▸ **GIVEN INFORMATION**:
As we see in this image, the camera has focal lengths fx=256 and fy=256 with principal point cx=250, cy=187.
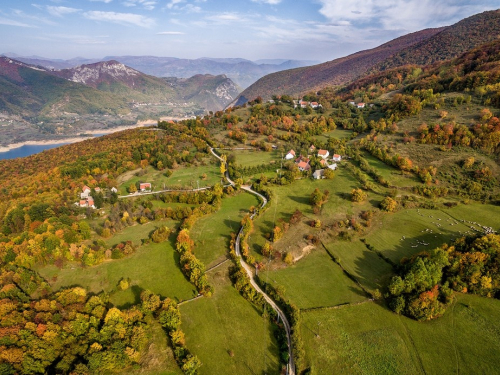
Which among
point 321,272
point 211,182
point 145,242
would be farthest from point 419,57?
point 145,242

▸ **WHAT THE EXERCISE ASKS**:
Convert the data above into a JSON list of strings with one string per line, leaving out blank lines and the pictures.

▸ **FINAL ANSWER**:
[
  "As we see in this image, the camera has focal lengths fx=256 and fy=256 with principal point cx=250, cy=187.",
  "Which among",
  "point 321,272",
  "point 211,182",
  "point 145,242",
  "would be farthest from point 419,57?",
  "point 145,242"
]